Well, now I have well and truly had the chance to eat far more cookies than is good for me, here are my opinions.
In my mind cookies are huge soft and chewy discs with copious chunks of chocolate/raisin/fudge. The Byron Bay cookies are really biscuits but I guess it's just a question of those Aussie's regional perversion of the Queen's English.
The cookies come in both regular and gluten-free variations and they are all vegetarian. Since I've never sought out gluten free fodder, I was interested to investigate what the differences are to "normal". Having regular (below left) and gluten-free (below right) versions of the white chocolate and macadamia cookies gave me a good chance to do a comparison.
Amazingly the gluten-free was better than the normal cookie. It had a more pronounced richer aroma and despite being much more crumbly actually had a very creamy taste.
The strawberry and clotted cream cookies went down extremely well with me and the guys at work. They were very rich with a soft shortbread texture and little nuggets of intrigue to keep you interested.
As for the lemon macadamia shortbread. This is the Audrey Hepburn of shortbread. An elegant short biscuit with a delicate hint of lemon zing. Absolutely sublime.

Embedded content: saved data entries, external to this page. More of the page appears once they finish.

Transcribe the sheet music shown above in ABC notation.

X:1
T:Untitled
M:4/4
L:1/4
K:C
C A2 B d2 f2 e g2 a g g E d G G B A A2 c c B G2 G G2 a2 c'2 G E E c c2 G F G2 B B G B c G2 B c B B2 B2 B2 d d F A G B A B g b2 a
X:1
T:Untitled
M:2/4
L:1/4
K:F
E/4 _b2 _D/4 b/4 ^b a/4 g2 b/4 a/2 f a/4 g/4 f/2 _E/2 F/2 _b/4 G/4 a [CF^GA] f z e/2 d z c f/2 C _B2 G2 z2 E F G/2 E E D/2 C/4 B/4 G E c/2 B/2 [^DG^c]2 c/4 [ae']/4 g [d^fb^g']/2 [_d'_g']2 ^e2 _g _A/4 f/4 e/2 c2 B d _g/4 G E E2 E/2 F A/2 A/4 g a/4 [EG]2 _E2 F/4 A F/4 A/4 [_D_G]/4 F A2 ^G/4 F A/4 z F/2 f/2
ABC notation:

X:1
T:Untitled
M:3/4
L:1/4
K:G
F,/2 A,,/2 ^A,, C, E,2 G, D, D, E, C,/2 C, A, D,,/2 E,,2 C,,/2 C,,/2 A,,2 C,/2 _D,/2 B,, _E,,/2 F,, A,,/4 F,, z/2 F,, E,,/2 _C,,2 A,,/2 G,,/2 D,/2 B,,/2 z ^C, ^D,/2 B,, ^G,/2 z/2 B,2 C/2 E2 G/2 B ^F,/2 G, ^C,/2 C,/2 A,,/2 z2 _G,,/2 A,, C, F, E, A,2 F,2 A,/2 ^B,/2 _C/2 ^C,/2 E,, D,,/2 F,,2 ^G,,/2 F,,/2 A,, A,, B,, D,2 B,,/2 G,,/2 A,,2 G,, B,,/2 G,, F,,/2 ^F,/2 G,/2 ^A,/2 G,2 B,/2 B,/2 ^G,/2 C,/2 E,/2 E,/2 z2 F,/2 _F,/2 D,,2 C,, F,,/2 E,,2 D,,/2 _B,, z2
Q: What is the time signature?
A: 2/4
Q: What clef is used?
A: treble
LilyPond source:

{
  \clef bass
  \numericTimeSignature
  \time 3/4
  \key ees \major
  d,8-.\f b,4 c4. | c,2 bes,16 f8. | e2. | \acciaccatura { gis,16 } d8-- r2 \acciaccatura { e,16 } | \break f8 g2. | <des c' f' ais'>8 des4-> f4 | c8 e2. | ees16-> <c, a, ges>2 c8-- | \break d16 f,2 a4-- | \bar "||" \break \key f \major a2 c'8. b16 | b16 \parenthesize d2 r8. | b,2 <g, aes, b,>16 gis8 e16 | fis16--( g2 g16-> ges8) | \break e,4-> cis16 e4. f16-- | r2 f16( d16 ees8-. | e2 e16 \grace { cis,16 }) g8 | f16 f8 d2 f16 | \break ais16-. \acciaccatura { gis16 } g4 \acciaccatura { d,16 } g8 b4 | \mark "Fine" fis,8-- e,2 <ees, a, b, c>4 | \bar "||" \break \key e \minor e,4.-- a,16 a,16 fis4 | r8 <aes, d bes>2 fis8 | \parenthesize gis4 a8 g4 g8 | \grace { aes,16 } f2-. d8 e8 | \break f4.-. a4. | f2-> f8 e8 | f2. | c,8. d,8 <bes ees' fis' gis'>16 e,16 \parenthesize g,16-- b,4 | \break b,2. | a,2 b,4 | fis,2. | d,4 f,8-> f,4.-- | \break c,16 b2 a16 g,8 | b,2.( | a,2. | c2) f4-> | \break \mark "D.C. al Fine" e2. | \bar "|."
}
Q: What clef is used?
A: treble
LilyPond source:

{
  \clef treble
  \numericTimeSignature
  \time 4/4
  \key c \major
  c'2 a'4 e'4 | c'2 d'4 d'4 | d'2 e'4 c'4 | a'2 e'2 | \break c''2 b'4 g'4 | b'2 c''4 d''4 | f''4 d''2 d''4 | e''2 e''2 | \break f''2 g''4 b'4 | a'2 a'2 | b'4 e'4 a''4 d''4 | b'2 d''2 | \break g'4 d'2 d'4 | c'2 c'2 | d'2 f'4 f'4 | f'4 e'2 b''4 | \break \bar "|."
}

The Dotty was a decorated with Smarties and jammed full of milk chocolate lumps (these were the saving grace of the very dry biscuit). I have to admit that the triple chocolate fudge gluten-free was terrible, managing to convert my tongue to an arid wasteland in milliseconds.
Overall though the Byron Bay cookies left me with a positive impression. They are very generous with their fillings and make a great accompaniment to a cup of coffee.
My thanks to Beyond the Bean for providing me with the samples.